* **TESTO DELLA PAGINA**:
§

Pola, 10 febbraio 1947, il brigadiere generale inglese
Robert W. De Winton sta passando in rassegna i militari
della guarnigione schierati davanti alla sede del
comando: l’occasione è particolare, infatti è la
giornata del passaggio dei poteri sulla città. Una
piccola folla contrariata e preoccupata per l’imminente
presa del potere da parte degli slavi titini presenzia
all’evento, quando improvvisamente una donna staccatasi
dal gruppo si avvicina al generale, estrae una pistola
dalla borsetta e spara. Quattro colpi, tre di questi
colpiscono a morte De Winton, il quarto ferisce un
militare che probabilmente era intervenuto per prestare
aiuto.
Subito dopo aver portato a termine il suo proposito la
giovane donna si fa arrestare senza opporre resistenza,
lasciando che fosse un biglietto - altre due lettere
furono consegnate a uno sconosciuto che doveva spedirle:
una per i Volontari Giuliani, l’altra per il Gruppo
Esuli Istriani - a spiegare le ragioni del folle gesto:
« Seguendo l’esempio dei 600.000 Caduti nella guerra di
redenzione 1915-18, sensibili come siamo all’appello di
Oberdan, cui si aggiungono le invocazioni strazianti di
migliaia di Giuliani infoibati dagli Jugoslavi, dal
settembre 1943 a tutt’oggi, solo perché rei
d’italianità, a Pola irrorata dal sangue di Sauro,
capitale dell’Istria martire, riconfermo
l’indissolubilità del vincolo che lega la Madre-Patria
alle italianissime terre di Zara, di Fiume, della
Venezia Giulia, eroici nostri baluardi contro il
panslavismo minacciante tutta la civiltà occidentale. Mi
ribello con il proposito fermo di colpire a morte chi ha
la sventura di rappresentarli - ai Quattro Grandi, i
quali, alla Conferenza di Parigi, in oltraggio ai sensi
di giustizia, di umanità e di saggezza politica, hanno
deciso di strappare una volta ancora dal grembo materno
le terre più sacre all’Italia, condannandole o agli
esperimenti di una novella Danzica o - con la più fredda
consapevolezza, che è correità - al giogo jugoslavo,
oggi sinonimo per le nostre genti, indomabilmente
italiane, di morte in foiba, di deportazione, di esilio
».
Maria Pasquinelli era nata nel 1913 a Firenze da madre
bergamasca e padre jesino, e, sebbene all’epoca dei
fatti fosse piuttosto giovane, aveva vissuto una vita
molto intensa. Dopo essersi diplomata maestra elementare
a diciassette anni, aveva intrapreso la carriera
dell’insegnamento e contemporaneamente aveva conseguito
la laurea in Pedagogia.

§

* **RECORD**:

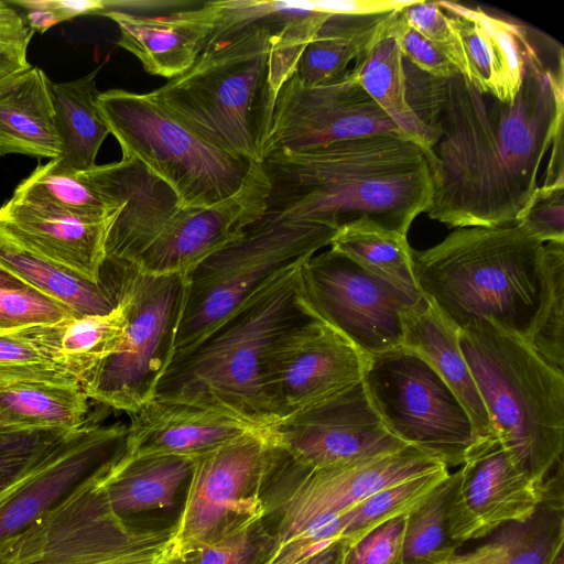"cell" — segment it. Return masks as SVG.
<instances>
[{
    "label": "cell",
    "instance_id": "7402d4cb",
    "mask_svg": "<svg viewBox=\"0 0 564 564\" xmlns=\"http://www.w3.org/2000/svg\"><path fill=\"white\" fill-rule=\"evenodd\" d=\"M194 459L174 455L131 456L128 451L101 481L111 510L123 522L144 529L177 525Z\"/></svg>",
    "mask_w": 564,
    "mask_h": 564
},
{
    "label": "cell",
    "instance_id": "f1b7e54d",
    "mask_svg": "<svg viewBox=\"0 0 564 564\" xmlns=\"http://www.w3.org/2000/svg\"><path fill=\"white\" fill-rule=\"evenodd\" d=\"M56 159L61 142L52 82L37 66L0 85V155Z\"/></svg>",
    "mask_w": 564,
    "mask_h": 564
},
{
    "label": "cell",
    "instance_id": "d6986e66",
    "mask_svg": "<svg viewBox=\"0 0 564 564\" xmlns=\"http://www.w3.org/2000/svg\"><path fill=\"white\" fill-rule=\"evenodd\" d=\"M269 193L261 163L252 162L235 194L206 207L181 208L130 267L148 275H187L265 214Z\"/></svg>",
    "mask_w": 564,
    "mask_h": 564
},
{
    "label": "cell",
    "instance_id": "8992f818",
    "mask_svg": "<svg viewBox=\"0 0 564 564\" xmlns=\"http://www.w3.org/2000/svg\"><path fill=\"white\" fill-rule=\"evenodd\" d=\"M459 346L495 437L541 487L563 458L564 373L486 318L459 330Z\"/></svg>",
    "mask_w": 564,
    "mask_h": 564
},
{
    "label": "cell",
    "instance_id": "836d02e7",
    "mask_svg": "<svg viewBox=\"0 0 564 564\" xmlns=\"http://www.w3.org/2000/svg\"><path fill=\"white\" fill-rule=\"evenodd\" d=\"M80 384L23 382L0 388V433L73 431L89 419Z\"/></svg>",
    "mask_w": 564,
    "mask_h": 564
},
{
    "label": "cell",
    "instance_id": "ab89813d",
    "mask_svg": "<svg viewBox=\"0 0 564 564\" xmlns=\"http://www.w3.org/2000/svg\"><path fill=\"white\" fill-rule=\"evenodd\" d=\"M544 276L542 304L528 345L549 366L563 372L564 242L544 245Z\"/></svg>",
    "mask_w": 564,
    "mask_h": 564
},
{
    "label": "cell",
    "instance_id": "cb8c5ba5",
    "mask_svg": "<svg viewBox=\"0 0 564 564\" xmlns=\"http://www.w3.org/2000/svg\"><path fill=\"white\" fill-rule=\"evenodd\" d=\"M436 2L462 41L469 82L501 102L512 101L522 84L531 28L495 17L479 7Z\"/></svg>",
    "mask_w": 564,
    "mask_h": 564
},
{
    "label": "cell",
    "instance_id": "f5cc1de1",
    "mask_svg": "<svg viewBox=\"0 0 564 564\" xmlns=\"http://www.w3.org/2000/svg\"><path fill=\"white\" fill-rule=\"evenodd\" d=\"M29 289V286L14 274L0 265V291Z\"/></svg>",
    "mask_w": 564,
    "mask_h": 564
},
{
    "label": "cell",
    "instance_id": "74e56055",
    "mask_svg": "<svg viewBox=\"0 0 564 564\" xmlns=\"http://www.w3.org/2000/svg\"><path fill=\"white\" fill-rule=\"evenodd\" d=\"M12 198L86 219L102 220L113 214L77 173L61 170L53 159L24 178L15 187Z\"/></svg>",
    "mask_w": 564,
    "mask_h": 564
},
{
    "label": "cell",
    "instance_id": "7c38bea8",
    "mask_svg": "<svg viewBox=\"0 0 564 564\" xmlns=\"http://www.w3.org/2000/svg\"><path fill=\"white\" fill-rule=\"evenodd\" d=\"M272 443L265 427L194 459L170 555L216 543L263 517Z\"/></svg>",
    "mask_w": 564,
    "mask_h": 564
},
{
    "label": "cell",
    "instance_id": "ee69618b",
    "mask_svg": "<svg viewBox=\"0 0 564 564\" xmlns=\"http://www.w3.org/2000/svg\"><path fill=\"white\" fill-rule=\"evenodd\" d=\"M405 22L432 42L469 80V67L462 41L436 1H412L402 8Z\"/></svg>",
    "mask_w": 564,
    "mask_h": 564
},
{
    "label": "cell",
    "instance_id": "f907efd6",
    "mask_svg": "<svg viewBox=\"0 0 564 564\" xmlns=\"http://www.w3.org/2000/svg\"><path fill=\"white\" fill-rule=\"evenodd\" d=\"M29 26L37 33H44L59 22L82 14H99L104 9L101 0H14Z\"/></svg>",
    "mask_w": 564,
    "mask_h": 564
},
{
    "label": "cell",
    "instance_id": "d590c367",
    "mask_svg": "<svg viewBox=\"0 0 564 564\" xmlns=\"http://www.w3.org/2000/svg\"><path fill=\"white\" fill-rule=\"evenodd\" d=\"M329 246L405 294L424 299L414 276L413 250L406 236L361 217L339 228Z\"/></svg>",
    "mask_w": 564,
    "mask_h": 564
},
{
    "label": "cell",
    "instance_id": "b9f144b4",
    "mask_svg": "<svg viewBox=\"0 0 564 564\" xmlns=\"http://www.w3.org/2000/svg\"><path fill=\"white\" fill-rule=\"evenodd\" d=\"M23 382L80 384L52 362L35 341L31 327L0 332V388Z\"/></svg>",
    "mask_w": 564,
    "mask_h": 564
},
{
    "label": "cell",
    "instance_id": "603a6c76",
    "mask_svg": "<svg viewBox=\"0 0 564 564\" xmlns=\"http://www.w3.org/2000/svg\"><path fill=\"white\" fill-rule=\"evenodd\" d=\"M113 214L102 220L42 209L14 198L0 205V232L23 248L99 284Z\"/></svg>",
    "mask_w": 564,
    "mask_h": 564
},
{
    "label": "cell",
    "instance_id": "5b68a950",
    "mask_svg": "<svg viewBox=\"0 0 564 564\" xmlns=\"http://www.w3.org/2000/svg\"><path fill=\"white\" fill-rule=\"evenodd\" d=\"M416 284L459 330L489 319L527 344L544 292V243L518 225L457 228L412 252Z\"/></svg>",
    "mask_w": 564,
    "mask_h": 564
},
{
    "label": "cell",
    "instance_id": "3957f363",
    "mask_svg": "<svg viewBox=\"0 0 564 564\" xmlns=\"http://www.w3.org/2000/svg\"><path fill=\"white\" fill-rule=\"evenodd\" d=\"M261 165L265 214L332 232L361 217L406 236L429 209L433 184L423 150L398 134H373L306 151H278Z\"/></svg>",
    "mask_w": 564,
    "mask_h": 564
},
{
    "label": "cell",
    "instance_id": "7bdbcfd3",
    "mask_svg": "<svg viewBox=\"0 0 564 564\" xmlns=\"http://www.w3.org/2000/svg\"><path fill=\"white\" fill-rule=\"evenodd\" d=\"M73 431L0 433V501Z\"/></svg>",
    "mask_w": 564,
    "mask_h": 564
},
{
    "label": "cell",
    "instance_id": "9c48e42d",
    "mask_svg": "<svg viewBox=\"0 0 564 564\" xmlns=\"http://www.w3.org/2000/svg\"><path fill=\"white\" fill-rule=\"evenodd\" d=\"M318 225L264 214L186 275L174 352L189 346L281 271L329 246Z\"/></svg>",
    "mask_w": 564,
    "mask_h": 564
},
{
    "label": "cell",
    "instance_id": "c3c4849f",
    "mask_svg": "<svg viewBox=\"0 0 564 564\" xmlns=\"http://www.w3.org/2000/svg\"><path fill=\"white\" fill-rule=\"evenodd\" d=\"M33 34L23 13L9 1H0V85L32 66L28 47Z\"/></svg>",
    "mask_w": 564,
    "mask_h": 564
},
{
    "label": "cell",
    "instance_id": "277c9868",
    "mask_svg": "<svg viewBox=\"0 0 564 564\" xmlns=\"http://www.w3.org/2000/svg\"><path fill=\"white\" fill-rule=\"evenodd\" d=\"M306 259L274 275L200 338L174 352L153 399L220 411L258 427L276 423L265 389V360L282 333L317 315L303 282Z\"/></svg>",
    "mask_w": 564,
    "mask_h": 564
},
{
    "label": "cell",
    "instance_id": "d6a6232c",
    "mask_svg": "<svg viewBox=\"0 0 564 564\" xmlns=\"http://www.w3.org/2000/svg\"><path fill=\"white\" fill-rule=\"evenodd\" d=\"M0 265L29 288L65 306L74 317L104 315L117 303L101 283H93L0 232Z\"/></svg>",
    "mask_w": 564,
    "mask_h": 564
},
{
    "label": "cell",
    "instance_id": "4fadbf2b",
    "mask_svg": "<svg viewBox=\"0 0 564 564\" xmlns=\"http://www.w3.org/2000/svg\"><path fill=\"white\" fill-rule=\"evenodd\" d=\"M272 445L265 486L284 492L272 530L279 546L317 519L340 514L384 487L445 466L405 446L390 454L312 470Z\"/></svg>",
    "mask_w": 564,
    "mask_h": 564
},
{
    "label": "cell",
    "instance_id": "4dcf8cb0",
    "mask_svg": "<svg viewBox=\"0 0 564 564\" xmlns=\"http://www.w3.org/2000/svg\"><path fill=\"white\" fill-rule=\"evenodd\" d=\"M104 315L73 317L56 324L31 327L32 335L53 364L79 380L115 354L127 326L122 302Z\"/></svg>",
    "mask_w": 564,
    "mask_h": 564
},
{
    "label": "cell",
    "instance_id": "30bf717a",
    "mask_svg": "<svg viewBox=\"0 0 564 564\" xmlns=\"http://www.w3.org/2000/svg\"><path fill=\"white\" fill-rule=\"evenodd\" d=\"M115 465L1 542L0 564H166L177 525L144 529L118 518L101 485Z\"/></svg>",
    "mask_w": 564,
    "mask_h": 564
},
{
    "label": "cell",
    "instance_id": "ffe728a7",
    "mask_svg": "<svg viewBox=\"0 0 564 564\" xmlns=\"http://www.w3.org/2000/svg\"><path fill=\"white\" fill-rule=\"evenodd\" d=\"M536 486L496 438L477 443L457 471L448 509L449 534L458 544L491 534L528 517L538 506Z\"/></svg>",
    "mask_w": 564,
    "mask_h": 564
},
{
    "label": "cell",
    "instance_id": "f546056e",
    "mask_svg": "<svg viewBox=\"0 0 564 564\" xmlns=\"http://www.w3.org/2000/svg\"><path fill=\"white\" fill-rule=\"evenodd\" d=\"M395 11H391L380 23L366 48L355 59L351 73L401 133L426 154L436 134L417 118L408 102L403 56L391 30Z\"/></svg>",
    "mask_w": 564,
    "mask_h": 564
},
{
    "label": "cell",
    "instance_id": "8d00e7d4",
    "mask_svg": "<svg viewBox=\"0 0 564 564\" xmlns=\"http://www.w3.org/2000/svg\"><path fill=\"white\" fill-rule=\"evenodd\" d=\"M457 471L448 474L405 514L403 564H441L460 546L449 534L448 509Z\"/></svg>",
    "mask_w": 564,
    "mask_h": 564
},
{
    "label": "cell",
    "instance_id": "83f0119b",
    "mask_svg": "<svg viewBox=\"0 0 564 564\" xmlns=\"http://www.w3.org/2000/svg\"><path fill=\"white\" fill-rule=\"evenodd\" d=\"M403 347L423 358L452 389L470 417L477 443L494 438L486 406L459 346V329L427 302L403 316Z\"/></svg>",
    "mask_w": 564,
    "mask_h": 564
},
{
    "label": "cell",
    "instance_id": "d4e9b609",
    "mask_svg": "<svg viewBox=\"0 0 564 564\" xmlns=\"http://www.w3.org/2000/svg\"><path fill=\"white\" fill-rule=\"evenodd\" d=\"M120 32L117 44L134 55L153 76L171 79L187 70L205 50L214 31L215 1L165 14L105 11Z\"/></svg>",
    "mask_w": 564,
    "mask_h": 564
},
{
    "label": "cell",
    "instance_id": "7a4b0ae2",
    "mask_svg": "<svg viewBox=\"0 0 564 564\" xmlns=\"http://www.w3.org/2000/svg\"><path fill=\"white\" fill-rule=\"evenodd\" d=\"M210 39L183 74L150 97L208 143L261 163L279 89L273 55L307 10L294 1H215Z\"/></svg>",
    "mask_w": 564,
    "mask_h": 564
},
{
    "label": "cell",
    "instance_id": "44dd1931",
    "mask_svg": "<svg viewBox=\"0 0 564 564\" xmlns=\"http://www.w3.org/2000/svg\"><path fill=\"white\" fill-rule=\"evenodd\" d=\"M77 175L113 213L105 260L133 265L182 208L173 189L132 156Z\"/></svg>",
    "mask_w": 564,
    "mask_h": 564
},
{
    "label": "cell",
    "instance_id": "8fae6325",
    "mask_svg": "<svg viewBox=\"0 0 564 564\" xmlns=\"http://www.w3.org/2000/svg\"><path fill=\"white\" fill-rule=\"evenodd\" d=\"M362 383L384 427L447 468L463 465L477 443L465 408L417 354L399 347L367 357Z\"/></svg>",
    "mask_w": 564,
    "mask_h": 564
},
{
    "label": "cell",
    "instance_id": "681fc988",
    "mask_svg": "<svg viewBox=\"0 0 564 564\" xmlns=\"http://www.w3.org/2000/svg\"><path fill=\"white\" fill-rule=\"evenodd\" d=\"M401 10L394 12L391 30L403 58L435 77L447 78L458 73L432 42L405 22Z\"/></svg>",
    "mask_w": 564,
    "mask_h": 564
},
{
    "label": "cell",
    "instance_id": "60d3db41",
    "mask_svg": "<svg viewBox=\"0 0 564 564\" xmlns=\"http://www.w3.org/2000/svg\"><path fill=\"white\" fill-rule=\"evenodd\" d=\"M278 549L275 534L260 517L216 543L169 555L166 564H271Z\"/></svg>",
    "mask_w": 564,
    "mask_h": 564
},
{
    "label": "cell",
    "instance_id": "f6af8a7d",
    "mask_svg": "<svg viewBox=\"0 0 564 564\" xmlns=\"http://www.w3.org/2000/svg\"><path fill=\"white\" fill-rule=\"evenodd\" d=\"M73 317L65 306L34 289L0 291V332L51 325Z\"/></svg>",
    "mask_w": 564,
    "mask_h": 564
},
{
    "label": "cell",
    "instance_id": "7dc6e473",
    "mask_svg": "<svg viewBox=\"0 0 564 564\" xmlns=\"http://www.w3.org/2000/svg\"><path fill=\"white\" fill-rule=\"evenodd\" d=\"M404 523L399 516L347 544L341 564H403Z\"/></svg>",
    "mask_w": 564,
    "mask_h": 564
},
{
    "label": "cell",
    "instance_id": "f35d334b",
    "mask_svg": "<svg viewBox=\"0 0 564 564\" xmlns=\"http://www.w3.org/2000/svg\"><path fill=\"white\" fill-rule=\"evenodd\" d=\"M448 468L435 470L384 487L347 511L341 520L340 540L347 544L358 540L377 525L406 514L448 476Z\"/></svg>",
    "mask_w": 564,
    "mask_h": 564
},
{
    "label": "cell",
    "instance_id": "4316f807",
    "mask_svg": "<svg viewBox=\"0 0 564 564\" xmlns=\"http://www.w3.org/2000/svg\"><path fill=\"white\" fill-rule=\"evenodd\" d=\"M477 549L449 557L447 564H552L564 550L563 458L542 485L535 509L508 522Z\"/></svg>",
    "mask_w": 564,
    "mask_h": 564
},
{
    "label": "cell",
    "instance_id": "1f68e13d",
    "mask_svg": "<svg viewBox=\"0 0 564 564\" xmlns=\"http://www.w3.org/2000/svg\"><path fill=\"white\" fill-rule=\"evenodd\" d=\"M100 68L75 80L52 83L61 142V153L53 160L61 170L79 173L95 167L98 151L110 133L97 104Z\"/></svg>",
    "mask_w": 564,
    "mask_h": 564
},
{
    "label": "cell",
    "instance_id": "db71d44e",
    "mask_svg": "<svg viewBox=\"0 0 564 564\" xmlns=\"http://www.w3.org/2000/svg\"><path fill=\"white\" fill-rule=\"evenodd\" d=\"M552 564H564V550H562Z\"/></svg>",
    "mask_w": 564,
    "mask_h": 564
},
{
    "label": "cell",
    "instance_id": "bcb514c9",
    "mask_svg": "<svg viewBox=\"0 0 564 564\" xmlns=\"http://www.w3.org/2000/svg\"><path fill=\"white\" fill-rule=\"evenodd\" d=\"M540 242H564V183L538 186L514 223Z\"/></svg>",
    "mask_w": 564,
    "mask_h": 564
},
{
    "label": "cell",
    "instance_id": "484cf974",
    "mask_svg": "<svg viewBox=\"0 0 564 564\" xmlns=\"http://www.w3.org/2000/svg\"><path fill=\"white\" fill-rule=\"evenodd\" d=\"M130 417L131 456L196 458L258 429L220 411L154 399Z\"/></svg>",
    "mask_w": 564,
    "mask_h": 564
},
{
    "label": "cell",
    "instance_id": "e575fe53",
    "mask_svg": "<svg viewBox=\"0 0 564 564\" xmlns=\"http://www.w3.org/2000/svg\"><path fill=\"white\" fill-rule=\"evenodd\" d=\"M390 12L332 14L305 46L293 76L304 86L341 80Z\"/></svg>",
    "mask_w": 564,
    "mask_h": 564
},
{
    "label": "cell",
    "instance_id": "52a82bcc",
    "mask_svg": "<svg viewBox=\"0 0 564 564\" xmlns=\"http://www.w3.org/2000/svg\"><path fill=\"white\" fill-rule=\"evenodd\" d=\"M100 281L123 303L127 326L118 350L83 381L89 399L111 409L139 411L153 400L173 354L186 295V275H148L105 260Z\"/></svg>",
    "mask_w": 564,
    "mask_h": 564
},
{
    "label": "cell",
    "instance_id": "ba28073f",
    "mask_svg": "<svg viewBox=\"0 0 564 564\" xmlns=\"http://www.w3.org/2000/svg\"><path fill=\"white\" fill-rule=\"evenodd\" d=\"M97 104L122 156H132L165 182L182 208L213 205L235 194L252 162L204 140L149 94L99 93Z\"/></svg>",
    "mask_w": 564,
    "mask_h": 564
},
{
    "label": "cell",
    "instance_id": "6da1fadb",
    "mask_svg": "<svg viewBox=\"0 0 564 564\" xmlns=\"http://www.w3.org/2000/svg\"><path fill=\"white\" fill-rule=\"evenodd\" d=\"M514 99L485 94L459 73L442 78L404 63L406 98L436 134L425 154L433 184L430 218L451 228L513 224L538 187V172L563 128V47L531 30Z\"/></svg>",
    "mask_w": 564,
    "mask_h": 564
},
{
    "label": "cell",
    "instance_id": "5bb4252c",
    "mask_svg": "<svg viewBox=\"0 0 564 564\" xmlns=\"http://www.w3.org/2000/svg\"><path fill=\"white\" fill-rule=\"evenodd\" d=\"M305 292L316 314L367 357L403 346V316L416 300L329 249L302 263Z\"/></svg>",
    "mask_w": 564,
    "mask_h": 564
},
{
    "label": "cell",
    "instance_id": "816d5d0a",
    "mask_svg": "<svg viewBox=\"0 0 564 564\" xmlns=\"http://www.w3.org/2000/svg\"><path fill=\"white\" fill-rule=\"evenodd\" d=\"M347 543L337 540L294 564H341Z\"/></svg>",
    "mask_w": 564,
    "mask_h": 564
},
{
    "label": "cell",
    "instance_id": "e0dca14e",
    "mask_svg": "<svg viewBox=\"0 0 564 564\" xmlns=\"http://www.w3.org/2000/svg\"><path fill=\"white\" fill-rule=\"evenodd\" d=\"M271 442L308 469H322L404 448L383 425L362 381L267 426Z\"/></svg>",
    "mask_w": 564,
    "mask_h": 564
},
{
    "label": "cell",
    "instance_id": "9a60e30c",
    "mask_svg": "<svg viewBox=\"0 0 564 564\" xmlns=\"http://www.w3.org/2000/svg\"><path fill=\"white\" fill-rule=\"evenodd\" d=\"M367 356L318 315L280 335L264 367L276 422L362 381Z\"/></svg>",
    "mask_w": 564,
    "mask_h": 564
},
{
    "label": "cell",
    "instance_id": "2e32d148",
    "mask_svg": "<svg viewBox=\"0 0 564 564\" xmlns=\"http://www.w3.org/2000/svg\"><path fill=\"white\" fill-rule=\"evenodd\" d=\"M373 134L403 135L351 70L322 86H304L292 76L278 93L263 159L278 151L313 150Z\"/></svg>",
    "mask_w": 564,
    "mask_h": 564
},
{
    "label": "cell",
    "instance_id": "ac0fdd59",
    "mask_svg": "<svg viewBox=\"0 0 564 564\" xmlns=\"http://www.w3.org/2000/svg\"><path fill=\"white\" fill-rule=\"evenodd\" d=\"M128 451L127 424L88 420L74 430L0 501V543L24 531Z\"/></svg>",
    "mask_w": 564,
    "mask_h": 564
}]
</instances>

§

* **ESERCIZI DA SVOLGERE**:
A. Riscrivi il brano sull'attentato di Pola, tutto da "Maria Pasquinelli era" fino a "laurea in Pedagogia.", sostituendo "Pedagogia" con "Lettere".
B. Riporta in una tabella Markdown i record, tutto dall'inizio fino alla riga che contiene "384L23 382L0 388V433L73", inclusa. Usa le colonne "N." e "Riga", tralascia le righe vuote e ometti le immagini.

* **RISPOSTE AGLI ESERCIZI**:
A.
Maria Pasquinelli era nata nel 1913 a Firenze da madre
bergamasca e padre jesino, e, sebbene all’epoca dei
fatti fosse piuttosto giovane, aveva vissuto una vita
molto intensa. Dopo essersi diplomata maestra elementare
a diciassette anni, aveva intrapreso la carriera
dell’insegnamento e contemporaneamente aveva conseguito
la laurea in Lettere.

B.
| N. | Riga |
|---|---|
| 1 | "cell" — segment it. Return masks as SVG. |
| 2 | <instances> |
| 3 | [{ |
| 4 |     "label": "cell", |
| 5 |     "instance_id": "7402d4cb", |
| 6 |     "mask_svg": "<svg viewBox=\"0 0 564 564\" xmlns=\"http://www.w3.org/2000/svg\"><path fill=\"white\" fill-rule=\"evenodd\" d=\"M194 459L174 455L131 456L128 451L101 481L111 510L123 522L144 529L177 525Z\"/></svg>", |
| 7 |     "mask_w": 564, |
| 8 |     "mask_h": 564 |
| 9 | }, |
| 10 | { |
| 11 |     "label": "cell", |
| 12 |     "instance_id": "f1b7e54d", |
| 13 |     "mask_svg": "<svg viewBox=\"0 0 564 564\" xmlns=\"http://www.w3.org/2000/svg\"><path fill=\"white\" fill-rule=\"evenodd\" d=\"M56 159L61 142L52 82L37 66L0 85V155Z\"/></svg>", |
| 14 |     "mask_w": 564, |
| 15 |     "mask_h": 564 |
| 16 | }, |
| 17 | { |
| 18 |     "label": "cell", |
| 19 |     "instance_id": "d6986e66", |
| 20 |     "mask_svg": "<svg viewBox=\"0 0 564 564\" xmlns=\"http://www.w3.org/2000/svg\"><path fill=\"white\" fill-rule=\"evenodd\" d=\"M269 193L261 163L252 162L235 194L206 207L181 208L130 267L148 275H187L265 214Z\"/></svg>", |
| 21 |     "mask_w": 564, |
| 22 |     "mask_h": 564 |
| 23 | }, |
| 24 | { |
| 25 |     "label": "cell", |
| 26 |     "instance_id": "8992f818", |
| 27 |     "mask_svg": "<svg viewBox=\"0 0 564 564\" xmlns=\"http://www.w3.org/2000/svg\"><path fill=\"white\" fill-rule=\"evenodd\" d=\"M459 346L495 437L541 487L563 458L564 373L486 318L459 330Z\"/></svg>", |
| 28 |     "mask_w": 564, |
| 29 |     "mask_h": 564 |
| 30 | }, |
| 31 | { |
| 32 |     "label": "cell", |
| 33 |     "instance_id": "836d02e7", |
| 34 |     "mask_svg": "<svg viewBox=\"0 0 564 564\" xmlns=\"http://www.w3.org/2000/svg\"><path fill=\"white\" fill-rule=\"evenodd\" d=\"M80 384L23 382L0 388V433L73 431L89 419Z\"/></svg>", |